The Chat Completions API: the interface that became a standard
OpenAI's Chat Completions API is the messages-based interface most of the industry now speaks. Here's how it works — roles, parameters, streaming, and tool calls.
If you build with LLMs, you'll spend a lot of time talking to the Chat Completions API. It started as OpenAI's interface and became a de-facto standard — Groq, OpenRouter, local runtimes, and many others speak the same shape, so learning it once pays off everywhere.
The core idea
You send a list of messages, each tagged with a role — system, user, or assistant — and the model returns the next assistant message. The system message sets behaviour, the conversation history gives context, and the model continues it. That's the whole mental model.

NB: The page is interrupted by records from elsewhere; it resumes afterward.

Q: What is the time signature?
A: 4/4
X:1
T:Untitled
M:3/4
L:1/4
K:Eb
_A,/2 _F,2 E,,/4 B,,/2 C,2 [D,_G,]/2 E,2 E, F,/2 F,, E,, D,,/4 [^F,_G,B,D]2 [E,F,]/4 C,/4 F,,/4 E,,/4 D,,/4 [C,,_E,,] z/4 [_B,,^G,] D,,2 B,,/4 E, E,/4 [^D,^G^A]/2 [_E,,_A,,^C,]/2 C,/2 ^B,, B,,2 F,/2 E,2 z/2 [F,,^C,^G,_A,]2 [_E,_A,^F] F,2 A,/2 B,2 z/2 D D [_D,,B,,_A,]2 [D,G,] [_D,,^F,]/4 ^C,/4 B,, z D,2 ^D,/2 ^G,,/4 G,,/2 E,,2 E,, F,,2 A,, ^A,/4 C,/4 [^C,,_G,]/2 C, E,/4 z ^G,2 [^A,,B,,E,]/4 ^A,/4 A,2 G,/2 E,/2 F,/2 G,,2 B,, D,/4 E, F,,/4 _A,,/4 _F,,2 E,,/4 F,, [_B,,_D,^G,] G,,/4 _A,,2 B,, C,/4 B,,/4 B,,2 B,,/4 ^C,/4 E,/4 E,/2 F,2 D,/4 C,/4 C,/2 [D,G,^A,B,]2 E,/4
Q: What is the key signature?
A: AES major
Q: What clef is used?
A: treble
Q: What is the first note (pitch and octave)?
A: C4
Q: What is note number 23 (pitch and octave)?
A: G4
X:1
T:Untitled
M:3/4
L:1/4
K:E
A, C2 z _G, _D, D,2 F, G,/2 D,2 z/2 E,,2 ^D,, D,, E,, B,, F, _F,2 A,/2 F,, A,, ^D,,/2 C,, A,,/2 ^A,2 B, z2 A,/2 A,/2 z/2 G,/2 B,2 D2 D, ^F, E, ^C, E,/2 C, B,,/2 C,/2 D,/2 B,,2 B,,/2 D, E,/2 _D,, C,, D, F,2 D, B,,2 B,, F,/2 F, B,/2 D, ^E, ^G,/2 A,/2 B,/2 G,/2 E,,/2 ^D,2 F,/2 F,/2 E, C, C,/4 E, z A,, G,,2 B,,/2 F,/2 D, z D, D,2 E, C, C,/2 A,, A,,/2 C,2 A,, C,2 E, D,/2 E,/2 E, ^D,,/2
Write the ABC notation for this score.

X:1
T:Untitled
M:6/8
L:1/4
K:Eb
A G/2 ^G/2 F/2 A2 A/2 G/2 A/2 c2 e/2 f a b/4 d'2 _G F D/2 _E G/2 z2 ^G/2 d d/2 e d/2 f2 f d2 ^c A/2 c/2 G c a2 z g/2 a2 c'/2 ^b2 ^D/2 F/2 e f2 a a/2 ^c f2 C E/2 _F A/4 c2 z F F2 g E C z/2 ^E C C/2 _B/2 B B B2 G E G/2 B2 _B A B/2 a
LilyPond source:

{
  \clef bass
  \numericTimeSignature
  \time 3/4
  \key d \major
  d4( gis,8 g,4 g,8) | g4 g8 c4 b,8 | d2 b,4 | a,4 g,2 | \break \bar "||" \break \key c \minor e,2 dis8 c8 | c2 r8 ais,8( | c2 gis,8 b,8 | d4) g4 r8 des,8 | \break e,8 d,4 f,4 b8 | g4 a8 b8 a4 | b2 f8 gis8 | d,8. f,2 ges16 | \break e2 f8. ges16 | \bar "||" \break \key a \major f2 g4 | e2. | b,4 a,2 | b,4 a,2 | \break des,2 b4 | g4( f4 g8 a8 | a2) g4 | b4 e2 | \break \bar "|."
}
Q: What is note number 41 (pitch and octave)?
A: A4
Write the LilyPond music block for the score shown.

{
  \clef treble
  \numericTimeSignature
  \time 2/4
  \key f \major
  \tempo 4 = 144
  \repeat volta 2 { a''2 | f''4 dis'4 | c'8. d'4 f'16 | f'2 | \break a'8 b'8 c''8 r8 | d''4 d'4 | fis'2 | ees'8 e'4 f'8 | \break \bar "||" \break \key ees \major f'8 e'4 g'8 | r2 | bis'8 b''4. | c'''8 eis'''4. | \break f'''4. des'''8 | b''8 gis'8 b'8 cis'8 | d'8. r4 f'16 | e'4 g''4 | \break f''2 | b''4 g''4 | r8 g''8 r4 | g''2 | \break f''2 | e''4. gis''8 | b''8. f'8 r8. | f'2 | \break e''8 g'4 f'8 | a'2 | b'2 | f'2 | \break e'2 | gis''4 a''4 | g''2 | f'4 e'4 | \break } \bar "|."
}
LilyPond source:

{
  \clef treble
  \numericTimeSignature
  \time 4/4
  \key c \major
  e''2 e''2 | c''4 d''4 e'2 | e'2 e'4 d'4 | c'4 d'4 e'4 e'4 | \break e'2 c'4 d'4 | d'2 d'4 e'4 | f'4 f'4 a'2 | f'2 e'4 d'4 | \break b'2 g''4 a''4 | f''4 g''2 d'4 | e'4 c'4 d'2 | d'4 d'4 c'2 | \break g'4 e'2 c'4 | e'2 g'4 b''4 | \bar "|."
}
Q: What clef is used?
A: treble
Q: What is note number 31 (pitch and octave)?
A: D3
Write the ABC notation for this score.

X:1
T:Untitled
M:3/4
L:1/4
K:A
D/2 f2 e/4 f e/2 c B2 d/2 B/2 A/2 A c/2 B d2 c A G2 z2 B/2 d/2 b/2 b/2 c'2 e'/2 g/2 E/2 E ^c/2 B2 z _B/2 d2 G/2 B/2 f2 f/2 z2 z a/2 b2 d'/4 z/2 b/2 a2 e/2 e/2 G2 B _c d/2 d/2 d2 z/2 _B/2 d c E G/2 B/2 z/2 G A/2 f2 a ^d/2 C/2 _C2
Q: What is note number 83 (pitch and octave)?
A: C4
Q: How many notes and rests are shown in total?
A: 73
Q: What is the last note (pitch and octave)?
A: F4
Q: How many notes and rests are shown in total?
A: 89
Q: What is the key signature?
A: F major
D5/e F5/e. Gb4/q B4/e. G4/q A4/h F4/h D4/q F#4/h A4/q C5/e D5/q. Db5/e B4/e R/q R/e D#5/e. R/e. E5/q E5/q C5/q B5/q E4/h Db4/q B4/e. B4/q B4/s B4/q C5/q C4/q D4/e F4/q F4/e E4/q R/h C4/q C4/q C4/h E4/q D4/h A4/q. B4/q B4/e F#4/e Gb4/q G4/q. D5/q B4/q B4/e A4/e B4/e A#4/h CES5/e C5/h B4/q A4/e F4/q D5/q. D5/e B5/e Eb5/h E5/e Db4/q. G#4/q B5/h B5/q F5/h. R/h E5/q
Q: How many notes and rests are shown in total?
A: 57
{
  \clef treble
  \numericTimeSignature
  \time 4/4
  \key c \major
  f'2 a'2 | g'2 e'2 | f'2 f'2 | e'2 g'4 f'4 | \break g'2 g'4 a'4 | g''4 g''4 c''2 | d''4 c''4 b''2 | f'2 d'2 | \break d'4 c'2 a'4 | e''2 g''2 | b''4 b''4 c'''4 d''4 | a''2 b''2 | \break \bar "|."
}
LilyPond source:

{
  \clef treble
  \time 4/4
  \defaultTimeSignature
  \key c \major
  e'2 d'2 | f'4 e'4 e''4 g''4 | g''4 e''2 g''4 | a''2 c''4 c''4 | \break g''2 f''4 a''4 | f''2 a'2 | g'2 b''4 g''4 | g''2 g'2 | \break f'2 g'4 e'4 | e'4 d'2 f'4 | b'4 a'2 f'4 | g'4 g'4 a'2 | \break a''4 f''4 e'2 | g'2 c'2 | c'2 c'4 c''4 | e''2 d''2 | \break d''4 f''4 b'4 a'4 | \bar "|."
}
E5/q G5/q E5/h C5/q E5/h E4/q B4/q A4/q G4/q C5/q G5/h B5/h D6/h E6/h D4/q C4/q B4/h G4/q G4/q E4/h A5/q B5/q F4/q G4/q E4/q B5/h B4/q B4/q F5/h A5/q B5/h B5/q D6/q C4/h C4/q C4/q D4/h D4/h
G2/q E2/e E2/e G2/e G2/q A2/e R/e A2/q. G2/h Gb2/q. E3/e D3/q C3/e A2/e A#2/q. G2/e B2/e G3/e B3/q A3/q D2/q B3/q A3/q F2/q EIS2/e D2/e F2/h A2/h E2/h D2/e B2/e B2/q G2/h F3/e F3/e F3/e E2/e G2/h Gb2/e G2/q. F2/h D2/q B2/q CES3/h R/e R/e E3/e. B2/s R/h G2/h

const res = await client.chat.completions.create({
model: 'gpt-4o',
messages: [
{ role: 'system', content: 'You are a concise assistant.' },
{ role: 'user', content: 'Explain embeddings in one line.' },
],
temperature: 0.3,
});
console.log(res.choices[0].message.content);The parameters worth knowing
- temperature — how random the output is; low for deterministic tasks, higher for creative ones.
- max_tokens — a cap on the response length (and your cost).
- streaming — receive the response token-by-token for a responsive UI instead of waiting for the whole thing.
- tools / function calling — let the model request that your code run a function, so it can fetch data or take actions.
- response_format — ask for strict JSON when you're going to parse the output.
Why it matters
Because so many providers copy this interface, coding against it keeps you portable: switching models is often just a base URL and a model string. That portability is a feature — design for it.
Learn the messages-and-roles model once, and half the LLM ecosystem starts speaking your language.